Napoleoni e Bee ci spiegano nel dettaglio che per fabbricare un ordigno nulceare occorrono conoscenze, materiali e risorse energetiche tali da rendere l’operazione impraticabile per un gruppo terroristico e decisamente poco conveniente per uno stato canaglia.
Se vogliamo spaventarci davvero, possiamo sempre osservare i dati sulla crescita della criminalità comune in Occidente nell’ultimo decennio e osservare il danno della strategia della paura dei nostri governi che hanno distolto più che ingenti risorse dalla lotta contro la criminalità per destinarle al terrorismo.
Ma lo hanno fatto per farci sentire più sicuri. Certo, con la crisi che alita sui nostri mutui e l’erosione della spesa pubblica, ci sentiamo molto più sicuri…

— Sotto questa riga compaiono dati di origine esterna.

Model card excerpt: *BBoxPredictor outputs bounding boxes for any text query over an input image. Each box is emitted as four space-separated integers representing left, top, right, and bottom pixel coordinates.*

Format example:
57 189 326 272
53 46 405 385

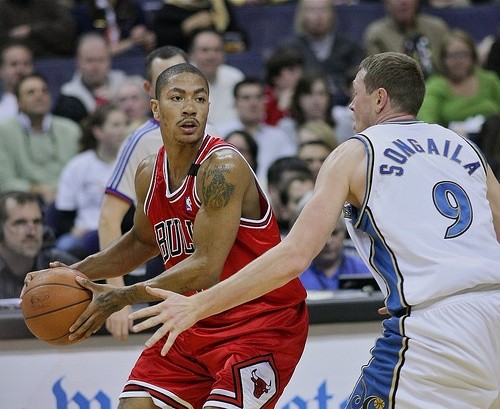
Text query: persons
360 0 453 76
215 76 297 198
294 120 338 184
279 175 315 240
96 45 191 341
129 52 500 409
263 43 305 126
20 64 309 409
475 33 500 73
297 212 372 291
266 157 309 238
225 130 258 174
416 29 500 137
279 0 365 105
275 71 338 137
0 0 247 298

Ciò non toglie, come dimostrano i fatti, che il terrorismo internazionale, di qualsiasi matrice, continua a operare in vaste zone del mondo. Quello che spiegano i due autori è che se continuiamo così, costruendo e ingigantendo il mito del nemico invece di affrontare le cause che lo sostengono, non faremo altro che alimentarlo. E allora sì, che avremo ottime ragioni per avere paura.